TASK TO COMPLETE => Write out all of the records below word for word, leaving out the pictures.

Records of spatial reasoning questions:
★ ★ ★

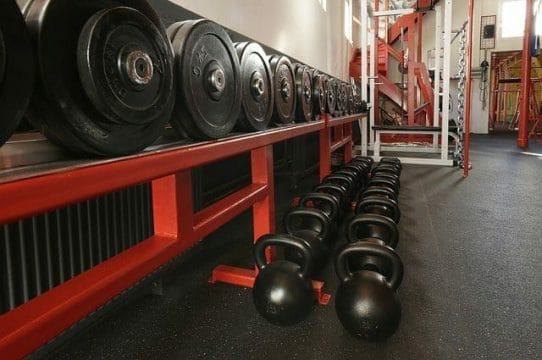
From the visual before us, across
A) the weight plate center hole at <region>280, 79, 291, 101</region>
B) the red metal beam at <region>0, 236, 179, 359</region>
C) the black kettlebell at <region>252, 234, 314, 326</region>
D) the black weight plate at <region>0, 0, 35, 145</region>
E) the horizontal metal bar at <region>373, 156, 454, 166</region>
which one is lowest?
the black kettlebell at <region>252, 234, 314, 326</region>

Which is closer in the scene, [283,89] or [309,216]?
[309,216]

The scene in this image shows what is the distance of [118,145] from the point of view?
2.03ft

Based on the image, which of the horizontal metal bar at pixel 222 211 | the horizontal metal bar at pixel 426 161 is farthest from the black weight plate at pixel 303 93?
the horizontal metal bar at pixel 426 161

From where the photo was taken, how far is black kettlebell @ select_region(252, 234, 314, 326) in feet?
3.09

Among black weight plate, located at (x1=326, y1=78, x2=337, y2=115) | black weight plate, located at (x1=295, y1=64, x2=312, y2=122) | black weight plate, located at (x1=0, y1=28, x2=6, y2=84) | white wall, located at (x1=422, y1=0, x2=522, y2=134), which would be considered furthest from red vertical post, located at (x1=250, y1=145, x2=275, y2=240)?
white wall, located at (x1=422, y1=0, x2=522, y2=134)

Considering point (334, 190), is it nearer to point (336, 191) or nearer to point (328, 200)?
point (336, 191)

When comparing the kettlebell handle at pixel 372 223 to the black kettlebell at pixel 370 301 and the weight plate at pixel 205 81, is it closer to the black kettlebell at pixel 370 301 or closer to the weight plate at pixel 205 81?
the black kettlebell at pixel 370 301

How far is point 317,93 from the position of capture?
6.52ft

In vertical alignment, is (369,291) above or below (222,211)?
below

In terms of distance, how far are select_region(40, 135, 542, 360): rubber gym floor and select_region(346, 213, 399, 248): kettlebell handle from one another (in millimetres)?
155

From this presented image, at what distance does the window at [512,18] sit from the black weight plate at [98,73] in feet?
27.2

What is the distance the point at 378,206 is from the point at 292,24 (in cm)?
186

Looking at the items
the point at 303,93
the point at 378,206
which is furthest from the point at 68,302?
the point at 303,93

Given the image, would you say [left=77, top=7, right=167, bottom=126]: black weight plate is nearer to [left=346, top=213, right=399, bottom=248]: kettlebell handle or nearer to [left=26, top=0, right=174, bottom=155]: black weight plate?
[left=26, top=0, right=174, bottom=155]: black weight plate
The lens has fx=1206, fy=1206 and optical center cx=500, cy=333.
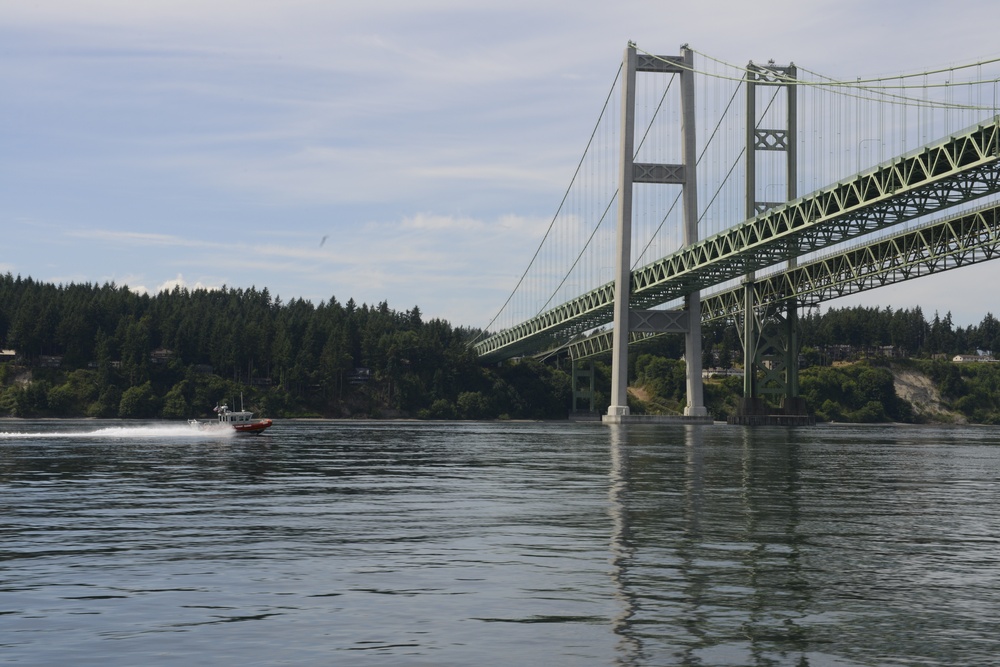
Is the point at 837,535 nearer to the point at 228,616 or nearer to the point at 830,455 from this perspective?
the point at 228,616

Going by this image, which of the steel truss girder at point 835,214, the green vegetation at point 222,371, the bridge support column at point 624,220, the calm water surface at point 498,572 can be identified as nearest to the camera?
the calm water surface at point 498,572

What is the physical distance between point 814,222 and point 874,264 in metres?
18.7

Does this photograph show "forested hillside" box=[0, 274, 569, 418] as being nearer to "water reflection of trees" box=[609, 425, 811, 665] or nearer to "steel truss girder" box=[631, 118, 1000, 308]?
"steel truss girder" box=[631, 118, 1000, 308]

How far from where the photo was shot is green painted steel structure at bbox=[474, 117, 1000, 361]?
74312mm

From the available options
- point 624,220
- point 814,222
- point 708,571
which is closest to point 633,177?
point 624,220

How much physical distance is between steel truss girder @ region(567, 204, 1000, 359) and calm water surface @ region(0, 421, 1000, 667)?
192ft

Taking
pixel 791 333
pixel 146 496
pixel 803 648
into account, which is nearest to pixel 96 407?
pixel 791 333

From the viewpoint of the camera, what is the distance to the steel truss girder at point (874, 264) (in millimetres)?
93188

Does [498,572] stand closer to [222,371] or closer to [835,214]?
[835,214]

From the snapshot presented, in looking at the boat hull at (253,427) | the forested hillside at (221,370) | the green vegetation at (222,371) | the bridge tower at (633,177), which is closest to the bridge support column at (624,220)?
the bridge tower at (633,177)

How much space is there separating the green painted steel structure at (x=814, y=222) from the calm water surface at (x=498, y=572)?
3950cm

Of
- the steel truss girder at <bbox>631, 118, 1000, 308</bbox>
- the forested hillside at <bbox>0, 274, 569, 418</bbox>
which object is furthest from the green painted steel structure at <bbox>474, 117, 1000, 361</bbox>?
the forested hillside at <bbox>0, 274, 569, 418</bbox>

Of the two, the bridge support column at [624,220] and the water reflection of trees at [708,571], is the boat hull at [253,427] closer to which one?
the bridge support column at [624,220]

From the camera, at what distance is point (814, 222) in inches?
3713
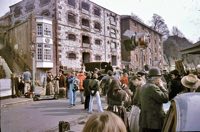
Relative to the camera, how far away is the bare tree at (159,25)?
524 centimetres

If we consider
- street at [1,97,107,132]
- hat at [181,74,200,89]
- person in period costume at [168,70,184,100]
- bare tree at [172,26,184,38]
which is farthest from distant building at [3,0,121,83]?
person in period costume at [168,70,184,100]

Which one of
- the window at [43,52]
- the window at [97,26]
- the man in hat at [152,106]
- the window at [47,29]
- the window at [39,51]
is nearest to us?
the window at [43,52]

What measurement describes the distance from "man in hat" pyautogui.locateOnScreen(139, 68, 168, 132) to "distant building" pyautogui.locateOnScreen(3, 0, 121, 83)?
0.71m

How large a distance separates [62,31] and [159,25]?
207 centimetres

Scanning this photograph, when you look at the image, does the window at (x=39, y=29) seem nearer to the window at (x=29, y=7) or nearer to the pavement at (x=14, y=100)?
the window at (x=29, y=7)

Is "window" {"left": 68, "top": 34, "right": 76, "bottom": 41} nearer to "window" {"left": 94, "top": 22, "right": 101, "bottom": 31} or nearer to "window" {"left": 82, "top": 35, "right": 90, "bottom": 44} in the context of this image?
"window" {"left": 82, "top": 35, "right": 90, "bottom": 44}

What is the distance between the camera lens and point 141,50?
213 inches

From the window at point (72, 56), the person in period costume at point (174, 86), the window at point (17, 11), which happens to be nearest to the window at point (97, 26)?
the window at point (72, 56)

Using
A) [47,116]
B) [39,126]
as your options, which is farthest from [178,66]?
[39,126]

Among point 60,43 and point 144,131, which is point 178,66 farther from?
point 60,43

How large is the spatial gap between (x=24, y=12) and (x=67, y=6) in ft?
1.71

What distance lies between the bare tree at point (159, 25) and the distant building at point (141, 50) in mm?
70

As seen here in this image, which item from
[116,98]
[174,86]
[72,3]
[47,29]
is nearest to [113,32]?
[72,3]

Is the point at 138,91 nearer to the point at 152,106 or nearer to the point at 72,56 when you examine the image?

★ ★ ★

THE RESPONSE =>
From the visual before us, across
A) the weight plate center hole at <region>280, 79, 291, 101</region>
B) the red metal beam at <region>0, 236, 179, 359</region>
C) the black kettlebell at <region>252, 234, 314, 326</region>
D) the black weight plate at <region>0, 0, 35, 145</region>
E) the horizontal metal bar at <region>373, 156, 454, 166</region>
which one is lowest?
the black kettlebell at <region>252, 234, 314, 326</region>

Which is closer in the scene, [283,89] or [309,216]?
[309,216]

The scene in this image shows what is the distance of [118,145] from the point of view?
2.03ft

Based on the image, which of the horizontal metal bar at pixel 222 211 | the horizontal metal bar at pixel 426 161 is farthest from the black weight plate at pixel 303 93?
the horizontal metal bar at pixel 426 161

From where the photo was taken, how far is black kettlebell @ select_region(252, 234, 314, 326) in feet?
3.09

Among black weight plate, located at (x1=326, y1=78, x2=337, y2=115) | black weight plate, located at (x1=295, y1=64, x2=312, y2=122) | black weight plate, located at (x1=0, y1=28, x2=6, y2=84) | white wall, located at (x1=422, y1=0, x2=522, y2=134), which would be considered furthest from red vertical post, located at (x1=250, y1=145, x2=275, y2=240)?
white wall, located at (x1=422, y1=0, x2=522, y2=134)

Considering point (334, 190), is it nearer to point (336, 191) or nearer to point (328, 200)?
point (336, 191)

When comparing the kettlebell handle at pixel 372 223 to the black kettlebell at pixel 370 301 and the weight plate at pixel 205 81, is it closer to the black kettlebell at pixel 370 301 or closer to the weight plate at pixel 205 81?
the black kettlebell at pixel 370 301

How far is point 317,93 from the position of capture?
6.52ft

In vertical alignment, is (369,291) above or below (222,211)?
below

In terms of distance, how far are select_region(40, 135, 542, 360): rubber gym floor and select_region(346, 213, 399, 248): kettlebell handle from one another (in millimetres)?
155

From this presented image, at what distance does the window at [512,18] sit from the black weight plate at [98,73] in feet?
27.2

What is the distance the point at 378,206 is from the point at 292,24 (in cm)?
186

Looking at the items
the point at 303,93
the point at 378,206
which is furthest from the point at 68,302?
the point at 303,93

Given the image, would you say [left=77, top=7, right=167, bottom=126]: black weight plate is nearer to [left=346, top=213, right=399, bottom=248]: kettlebell handle or nearer to [left=26, top=0, right=174, bottom=155]: black weight plate?
[left=26, top=0, right=174, bottom=155]: black weight plate
The lens has fx=1206, fy=1206 and optical center cx=500, cy=333.
Is the point at 837,535 nearer to the point at 228,616 or nearer to the point at 830,455 from this perspective?
the point at 228,616

Going by this image, which of the steel truss girder at point 835,214, the green vegetation at point 222,371, the bridge support column at point 624,220, the calm water surface at point 498,572 can be identified as nearest to the camera?
the calm water surface at point 498,572

What is the physical distance between point 814,222 and point 874,264 in metres?
18.7

Does this photograph show "forested hillside" box=[0, 274, 569, 418] as being nearer to "water reflection of trees" box=[609, 425, 811, 665] or nearer to "steel truss girder" box=[631, 118, 1000, 308]?
"steel truss girder" box=[631, 118, 1000, 308]

How far from where the photo was shot is green painted steel structure at bbox=[474, 117, 1000, 361]?
74312mm

From the available options
- point 624,220
- point 814,222
- point 708,571
which is closest to point 633,177?
point 624,220

How much physical distance is between steel truss girder @ region(567, 204, 1000, 359) and calm water surface @ region(0, 421, 1000, 667)?
192ft

Taking
pixel 791 333
pixel 146 496
pixel 803 648
into account, which is nearest to pixel 96 407?
pixel 791 333

From the viewpoint of the camera, what is the distance to the steel truss girder at point (874, 264) (in millimetres)?
93188

Does [498,572] stand closer to [222,371] or closer to [835,214]?
[835,214]

From the snapshot presented, in looking at the boat hull at (253,427) | the forested hillside at (221,370) | the green vegetation at (222,371) | the bridge tower at (633,177), which is closest to the bridge support column at (624,220)?
the bridge tower at (633,177)

How much space is there separating the green painted steel structure at (x=814, y=222) from the calm water surface at (x=498, y=572)?
3950cm

Of
- the steel truss girder at <bbox>631, 118, 1000, 308</bbox>
- the forested hillside at <bbox>0, 274, 569, 418</bbox>
which object is furthest from the green painted steel structure at <bbox>474, 117, 1000, 361</bbox>?
the forested hillside at <bbox>0, 274, 569, 418</bbox>

Of the two, the bridge support column at [624,220] and the water reflection of trees at [708,571], is the boat hull at [253,427] closer to which one?
the bridge support column at [624,220]

From the camera, at what distance is point (814, 222) in inches?
3713
Relative to the camera, how far away is the bare tree at (159,25)?
524 centimetres

If we consider
- street at [1,97,107,132]
- hat at [181,74,200,89]
- person in period costume at [168,70,184,100]
- bare tree at [172,26,184,38]
which is farthest from distant building at [3,0,121,83]?
person in period costume at [168,70,184,100]

Which one of
- the window at [43,52]
- the window at [97,26]
- the man in hat at [152,106]
- the window at [47,29]
- the window at [39,51]
is nearest to us?
the window at [43,52]

What measurement describes the distance from "man in hat" pyautogui.locateOnScreen(139, 68, 168, 132) to "distant building" pyautogui.locateOnScreen(3, 0, 121, 83)?
0.71m

How large a distance separates [62,31] and [159,25]?
207 centimetres

Scanning this photograph, when you look at the image, does the window at (x=39, y=29) seem nearer to the window at (x=29, y=7) or nearer to the pavement at (x=14, y=100)?
the window at (x=29, y=7)

Is "window" {"left": 68, "top": 34, "right": 76, "bottom": 41} nearer to "window" {"left": 94, "top": 22, "right": 101, "bottom": 31} or nearer to "window" {"left": 82, "top": 35, "right": 90, "bottom": 44} in the context of this image?
"window" {"left": 82, "top": 35, "right": 90, "bottom": 44}

What is the distance between the camera lens and point 141,50?
213 inches

From the window at point (72, 56), the person in period costume at point (174, 86), the window at point (17, 11), which happens to be nearest to the window at point (97, 26)?
the window at point (72, 56)

Using
A) [47,116]
B) [39,126]
as your options, which is farthest from [178,66]?
[39,126]

Among point 60,43 and point 144,131, which is point 178,66 farther from?
point 60,43

How large is the spatial gap between (x=24, y=12) and (x=67, y=6) in ft?
1.71

What distance lies between the bare tree at point (159, 25) and the distant building at point (141, 50) in mm?
70

As seen here in this image, which item from
[116,98]
[174,86]
[72,3]
[47,29]
is nearest to [113,32]?
[72,3]

Is the point at 138,91 nearer to the point at 152,106 or nearer to the point at 72,56 when you examine the image?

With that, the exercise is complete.